## EXERCISE:
Return all of the data verbatim, dropping any picture.

## DATA EXTRACT:
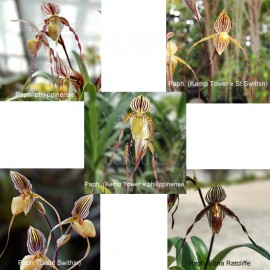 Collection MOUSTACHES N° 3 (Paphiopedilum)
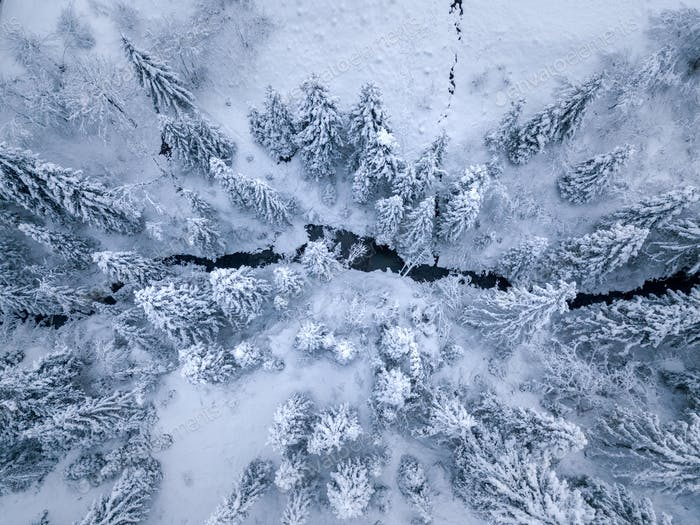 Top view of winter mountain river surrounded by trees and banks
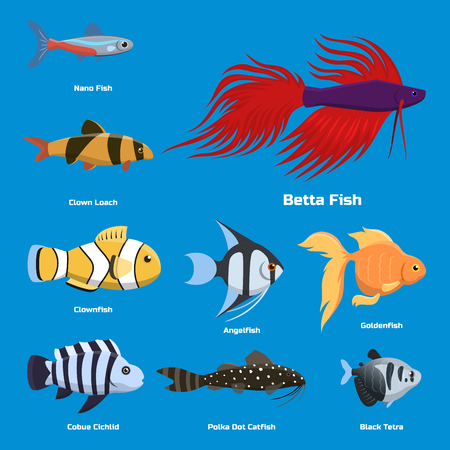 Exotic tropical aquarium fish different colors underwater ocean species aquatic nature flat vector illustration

## RESULT:
 Collection MOUSTACHES N° 3 (Paphiopedilum)
 Top view of winter mountain river surrounded by trees and banks
 Exotic tropical aquarium fish different colors underwater ocean species aquatic nature flat vector illustration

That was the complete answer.